Exercise data
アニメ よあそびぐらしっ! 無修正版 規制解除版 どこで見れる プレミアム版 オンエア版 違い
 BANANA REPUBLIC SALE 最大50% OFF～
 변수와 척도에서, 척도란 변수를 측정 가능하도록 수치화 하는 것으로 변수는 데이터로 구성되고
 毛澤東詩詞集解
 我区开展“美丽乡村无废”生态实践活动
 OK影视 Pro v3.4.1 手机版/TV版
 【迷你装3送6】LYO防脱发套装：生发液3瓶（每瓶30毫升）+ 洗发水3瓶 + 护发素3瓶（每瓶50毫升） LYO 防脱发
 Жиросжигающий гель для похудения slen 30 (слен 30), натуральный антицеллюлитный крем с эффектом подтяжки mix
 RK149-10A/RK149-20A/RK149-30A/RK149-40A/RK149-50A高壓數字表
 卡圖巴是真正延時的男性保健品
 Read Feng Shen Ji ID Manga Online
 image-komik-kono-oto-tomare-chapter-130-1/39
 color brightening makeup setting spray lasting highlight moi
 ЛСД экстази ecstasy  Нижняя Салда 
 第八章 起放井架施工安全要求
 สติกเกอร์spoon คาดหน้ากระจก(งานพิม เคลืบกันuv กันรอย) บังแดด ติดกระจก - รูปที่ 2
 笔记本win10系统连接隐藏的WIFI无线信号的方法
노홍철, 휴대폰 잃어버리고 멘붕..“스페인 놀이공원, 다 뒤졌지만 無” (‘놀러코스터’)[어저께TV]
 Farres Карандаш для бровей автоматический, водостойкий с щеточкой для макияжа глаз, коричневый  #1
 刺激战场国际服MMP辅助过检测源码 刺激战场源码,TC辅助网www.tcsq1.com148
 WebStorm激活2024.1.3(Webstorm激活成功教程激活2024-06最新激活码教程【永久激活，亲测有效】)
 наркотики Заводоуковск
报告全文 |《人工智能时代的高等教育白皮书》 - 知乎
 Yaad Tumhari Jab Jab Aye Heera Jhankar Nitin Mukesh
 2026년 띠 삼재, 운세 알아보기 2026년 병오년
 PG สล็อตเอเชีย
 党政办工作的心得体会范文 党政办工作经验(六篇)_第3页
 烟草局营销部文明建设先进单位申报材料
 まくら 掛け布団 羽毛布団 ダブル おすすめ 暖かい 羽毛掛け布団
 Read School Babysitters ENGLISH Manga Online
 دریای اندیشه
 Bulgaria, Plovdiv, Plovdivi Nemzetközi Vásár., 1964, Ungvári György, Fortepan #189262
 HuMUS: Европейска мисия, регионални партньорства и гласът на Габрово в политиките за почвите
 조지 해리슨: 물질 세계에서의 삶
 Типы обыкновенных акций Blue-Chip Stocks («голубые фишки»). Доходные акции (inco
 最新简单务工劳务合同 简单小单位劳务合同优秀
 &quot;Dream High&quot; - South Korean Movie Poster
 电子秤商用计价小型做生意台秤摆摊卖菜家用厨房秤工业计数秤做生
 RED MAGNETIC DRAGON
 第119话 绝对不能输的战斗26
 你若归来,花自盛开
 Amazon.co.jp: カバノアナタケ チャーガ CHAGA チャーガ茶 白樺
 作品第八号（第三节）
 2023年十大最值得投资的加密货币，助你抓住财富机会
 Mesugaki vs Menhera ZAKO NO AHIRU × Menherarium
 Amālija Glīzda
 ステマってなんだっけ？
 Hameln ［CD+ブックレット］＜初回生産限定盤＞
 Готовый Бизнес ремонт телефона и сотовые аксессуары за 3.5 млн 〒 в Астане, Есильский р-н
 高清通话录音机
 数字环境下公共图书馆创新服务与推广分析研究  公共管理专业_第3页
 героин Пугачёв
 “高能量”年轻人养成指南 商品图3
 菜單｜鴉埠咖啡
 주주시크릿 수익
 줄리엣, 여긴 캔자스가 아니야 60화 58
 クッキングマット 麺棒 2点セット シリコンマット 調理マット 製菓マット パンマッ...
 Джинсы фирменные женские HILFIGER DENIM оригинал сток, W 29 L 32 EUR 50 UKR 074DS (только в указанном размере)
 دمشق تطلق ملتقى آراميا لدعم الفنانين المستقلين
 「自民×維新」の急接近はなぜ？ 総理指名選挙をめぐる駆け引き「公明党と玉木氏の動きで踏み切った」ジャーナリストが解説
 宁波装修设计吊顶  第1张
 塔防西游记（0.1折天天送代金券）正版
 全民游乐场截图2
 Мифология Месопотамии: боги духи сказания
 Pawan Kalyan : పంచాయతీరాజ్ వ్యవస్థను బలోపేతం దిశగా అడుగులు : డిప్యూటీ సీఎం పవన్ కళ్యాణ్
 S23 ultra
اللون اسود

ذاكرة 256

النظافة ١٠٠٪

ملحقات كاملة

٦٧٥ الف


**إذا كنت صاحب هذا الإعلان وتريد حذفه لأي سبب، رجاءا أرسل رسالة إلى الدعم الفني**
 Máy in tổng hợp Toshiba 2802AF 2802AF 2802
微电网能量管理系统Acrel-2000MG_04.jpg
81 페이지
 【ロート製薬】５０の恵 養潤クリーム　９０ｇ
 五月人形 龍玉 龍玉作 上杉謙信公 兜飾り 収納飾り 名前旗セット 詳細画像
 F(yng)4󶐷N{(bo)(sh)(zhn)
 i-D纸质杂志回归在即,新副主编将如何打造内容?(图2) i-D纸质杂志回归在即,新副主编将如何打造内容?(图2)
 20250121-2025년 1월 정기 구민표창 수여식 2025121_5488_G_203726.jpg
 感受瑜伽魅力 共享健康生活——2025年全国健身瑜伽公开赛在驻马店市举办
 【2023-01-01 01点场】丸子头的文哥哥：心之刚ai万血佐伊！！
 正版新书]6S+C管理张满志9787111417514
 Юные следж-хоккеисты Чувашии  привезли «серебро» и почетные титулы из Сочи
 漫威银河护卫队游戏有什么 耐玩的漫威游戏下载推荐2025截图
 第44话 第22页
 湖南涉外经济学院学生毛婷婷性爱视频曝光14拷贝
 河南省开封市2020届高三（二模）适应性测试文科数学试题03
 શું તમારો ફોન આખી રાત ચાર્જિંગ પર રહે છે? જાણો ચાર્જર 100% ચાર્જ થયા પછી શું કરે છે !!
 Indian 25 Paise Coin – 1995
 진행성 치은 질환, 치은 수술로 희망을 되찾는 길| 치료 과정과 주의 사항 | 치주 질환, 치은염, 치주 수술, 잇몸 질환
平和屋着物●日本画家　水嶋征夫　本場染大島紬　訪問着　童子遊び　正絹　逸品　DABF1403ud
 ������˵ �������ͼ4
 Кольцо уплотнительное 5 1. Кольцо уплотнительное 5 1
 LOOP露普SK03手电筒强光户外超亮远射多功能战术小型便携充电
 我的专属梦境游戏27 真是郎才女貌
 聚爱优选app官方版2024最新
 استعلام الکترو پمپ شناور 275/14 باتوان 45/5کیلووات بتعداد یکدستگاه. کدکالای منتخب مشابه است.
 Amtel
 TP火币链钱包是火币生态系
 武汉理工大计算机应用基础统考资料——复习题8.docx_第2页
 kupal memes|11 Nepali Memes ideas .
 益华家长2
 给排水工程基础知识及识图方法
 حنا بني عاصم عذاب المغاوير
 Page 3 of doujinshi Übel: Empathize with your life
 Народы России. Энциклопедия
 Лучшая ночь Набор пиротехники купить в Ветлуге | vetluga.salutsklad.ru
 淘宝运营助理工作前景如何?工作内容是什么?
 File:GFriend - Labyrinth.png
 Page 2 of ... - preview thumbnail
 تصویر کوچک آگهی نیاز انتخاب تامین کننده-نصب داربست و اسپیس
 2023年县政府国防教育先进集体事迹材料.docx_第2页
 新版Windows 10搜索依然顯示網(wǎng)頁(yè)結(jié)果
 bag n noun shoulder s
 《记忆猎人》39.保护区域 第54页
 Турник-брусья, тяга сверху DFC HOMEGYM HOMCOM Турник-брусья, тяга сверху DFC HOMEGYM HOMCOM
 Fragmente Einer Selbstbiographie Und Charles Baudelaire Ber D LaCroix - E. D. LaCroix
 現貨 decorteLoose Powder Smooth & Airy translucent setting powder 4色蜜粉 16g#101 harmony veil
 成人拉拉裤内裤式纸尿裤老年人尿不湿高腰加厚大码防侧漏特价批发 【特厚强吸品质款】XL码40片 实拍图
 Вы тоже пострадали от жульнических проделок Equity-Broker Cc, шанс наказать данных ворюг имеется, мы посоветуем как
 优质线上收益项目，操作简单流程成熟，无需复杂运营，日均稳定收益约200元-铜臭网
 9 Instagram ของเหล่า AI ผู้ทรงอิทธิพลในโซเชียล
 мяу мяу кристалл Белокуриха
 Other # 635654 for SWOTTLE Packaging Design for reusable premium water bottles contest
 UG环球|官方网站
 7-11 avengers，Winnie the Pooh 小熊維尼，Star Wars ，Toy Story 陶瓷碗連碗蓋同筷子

Work task
The expected answer is the lines from the one containing "Лучшая ночь Набор" through the end of the material, reproduced exactly with both ends kept.

Answer
 Лучшая ночь Набор пиротехники купить в Ветлуге | vetluga.salutsklad.ru
 淘宝运营助理工作前景如何?工作内容是什么?
 File:GFriend - Labyrinth.png
 Page 2 of ... - preview thumbnail
 تصویر کوچک آگهی نیاز انتخاب تامین کننده-نصب داربست و اسپیس
 2023年县政府国防教育先进集体事迹材料.docx_第2页
 新版Windows 10搜索依然顯示網(wǎng)頁(yè)結(jié)果
 bag n noun shoulder s
 《记忆猎人》39.保护区域 第54页
 Турник-брусья, тяга сверху DFC HOMEGYM HOMCOM Турник-брусья, тяга сверху DFC HOMEGYM HOMCOM
 Fragmente Einer Selbstbiographie Und Charles Baudelaire Ber D LaCroix - E. D. LaCroix
 現貨 decorteLoose Powder Smooth & Airy translucent setting powder 4色蜜粉 16g#101 harmony veil
 成人拉拉裤内裤式纸尿裤老年人尿不湿高腰加厚大码防侧漏特价批发 【特厚强吸品质款】XL码40片 实拍图
 Вы тоже пострадали от жульнических проделок Equity-Broker Cc, шанс наказать данных ворюг имеется, мы посоветуем как
 优质线上收益项目，操作简单流程成熟，无需复杂运营，日均稳定收益约200元-铜臭网
 9 Instagram ของเหล่า AI ผู้ทรงอิทธิพลในโซเชียล
 мяу мяу кристалл Белокуриха
 Other # 635654 for SWOTTLE Packaging Design for reusable premium water bottles contest
 UG环球|官方网站
 7-11 avengers，Winnie the Pooh 小熊維尼，Star Wars ，Toy Story 陶瓷碗連碗蓋同筷子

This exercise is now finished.